2025, Dec 25 05:00

Python Protocols and Dataclasses: why mutable attributes trigger invariance errors and how to fix them

Learn why Python Protocols and dataclasses clash on mutable attributes, causing invariance type checker errors, and see practical fixes and cross-module tips.

When mixing Python Protocols with dataclasses, it’s easy to end up with a type checker complaining about incompatibility, even if instances look perfectly valid at runtime. The core friction appears when a dataclass uses a concrete type while the corresponding Protocol expects a more general structural interface, and that attribute is mutable.

Minimal reproduction

Consider a straightforward attempt to use structural typing:

import typing
import dataclasses

class SettingsProto(typing.Protocol):
    label: str

@dataclasses.dataclass
class Settings:
    label: str

class HolderProto(typing.Protocol):
    cfg: SettingsProto

@dataclasses.dataclass
class Holder:
    cfg: Settings

def consume_holder(h: HolderProto):
    pass

consume_holder(Holder(cfg=Settings(label="")))

A type checker like Pylance can flag this as incompatible, pointing out that the attribute is invariant because it is mutable and that the concrete type does not match the protocol requirement.

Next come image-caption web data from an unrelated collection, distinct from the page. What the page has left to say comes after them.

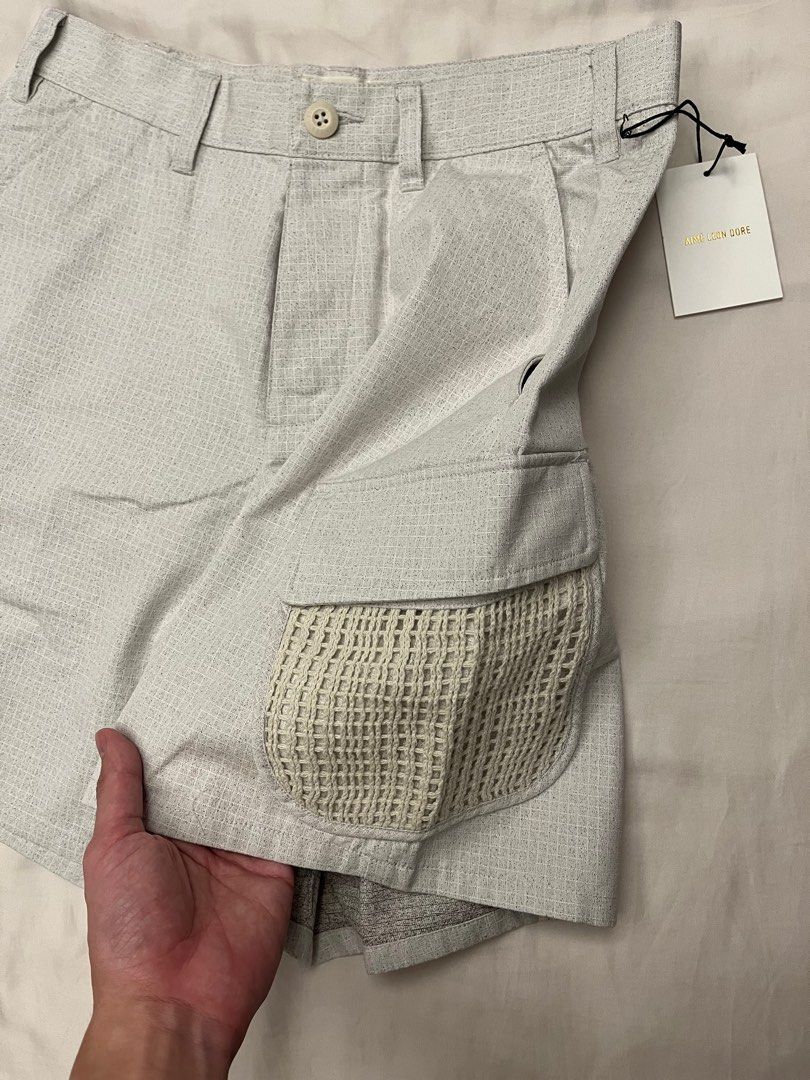 Aime leon dore discount shorts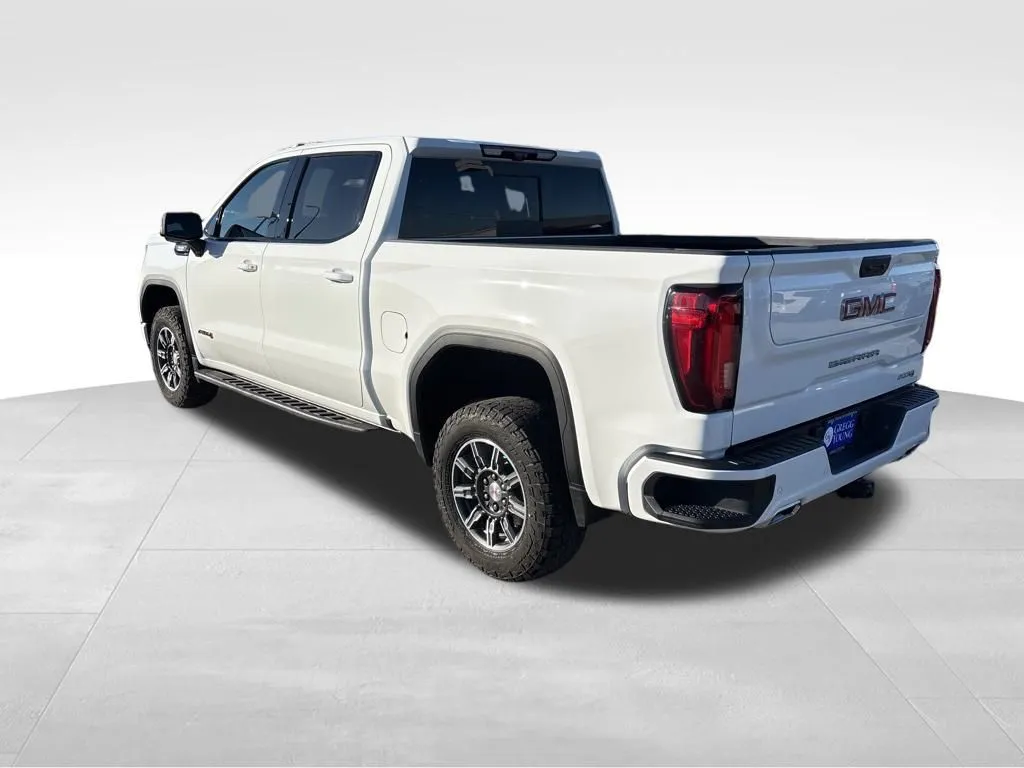 2024 Gmc Sierra 1500 AT4 photo 2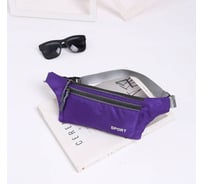 Поясная сумка Удачная покупка C310-29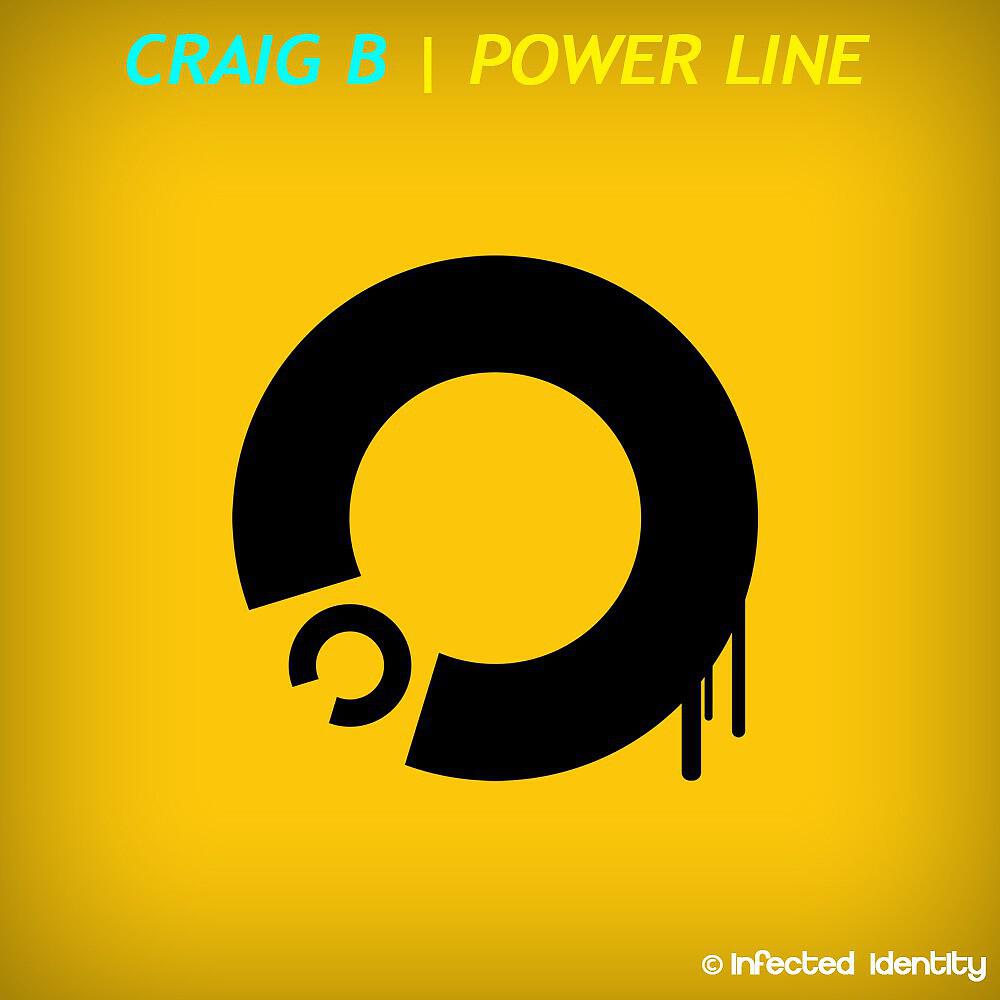 Трек Power Line (Original Mix)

The report typically references the attribute being mutable and therefore not safely substitutable.

What’s actually going on

The dataclass Holder accepts Settings (a concrete class) for cfg, while the protocol HolderProto requires cfg to be any implementation of SettingsProto. This clashes only if cfg is mutable. If it is, any consumer holding a HolderProto could legally replace cfg with something that conforms to SettingsProto but is not an instance of Settings and might lack extra members or behavioral guarantees that code elsewhere assumes exist on Settings.

A worked pitfall illustrating why the checker is strict

The problem becomes obvious when the protocol is a subset of fields offered by a richer concrete class. A mutable attribute typed as the protocol lets other code swap in a different implementation, breaking assumptions about the richer class:

from dataclasses import dataclass
from typing import Protocol

class MetricsLike(Protocol):
    value: int

@dataclass
class Metrics:
    value: int
    extra: float

@dataclass
class AltMetrics:
    value: int
    items: list[int]

class BucketLike(Protocol):
    stats: MetricsLike

@dataclass
class Bucket:
    stats: Metrics

b: Bucket = Bucket(stats=Metrics(value=0, extra=1.0))
assert b.stats.extra == 1.0
b_like: BucketLike = b
b_like.stats = AltMetrics(0, [])  # allowed by BucketLike, not by Bucket
assert b.stats.extra == 1.0       # AttributeError at runtime: AltMetrics has no "extra"

The type checker prevents this by requiring the mutable attribute stats in Bucket to accept the same type the protocol promises: a protocol, not the concrete Metrics.

The fix

Adjust the dataclass so that the mutable attribute is typed as the protocol, not the concrete implementation. That’s enough for the static checker:

import typing
import dataclasses

class SettingsProto(typing.Protocol):
    label: str

@dataclasses.dataclass
class Settings:
    label: str

class HolderProto(typing.Protocol):
    cfg: SettingsProto

@dataclasses.dataclass
class Holder:
    cfg: SettingsProto  # accept the protocol here

def consume_holder(h: HolderProto):
    pass

consume_holder(Holder(cfg=Settings(label="")))

This aligns the mutability contract: code using HolderProto can assign any SettingsProto-compatible object to cfg, and the Holder instance agrees to the same capability.

Cross-module reuse and protocol shape

If you maintain two standalone modules that need to share instances based on a common structural interface, duplicate the same Protocol definitions in both places. For this to work predictably, the Protocols must be identical. A property-only protocol surface is a practical pattern in such setups. In an alternative design, a class can keep a “private” concrete attribute and expose a public getter returning the protocol view; downstream code then operates on the protocol-returning accessor without depending on the concrete class.

Be mindful that trying to auto-generate dataclasses from a Protocol using typing.get_type_hints can lead to fields typed as Any in this scenario. That undermines type safety and defeats the purpose of the protocol boundary.

Why this matters

Structural typing promises flexibility, but mutability introduces variance constraints. If a mutable attribute is typed concretely, substituting a broader protocol in the interface becomes unsafe. The checker is preventing a very real class of runtime errors, as the pitfall shows. Making the field accept the protocol aligns the type surface with how the object will be used.

Takeaways

When a Protocol requires a mutable attribute of type SomeProto, ensure your dataclass uses the same protocol type for that attribute rather than a concrete implementation. Do this especially when you expect cross-module reuse based on identical Protocol shapes. If you need to expose a protocol-only view while keeping richer internals, route consumers through a getter that returns the protocol interface.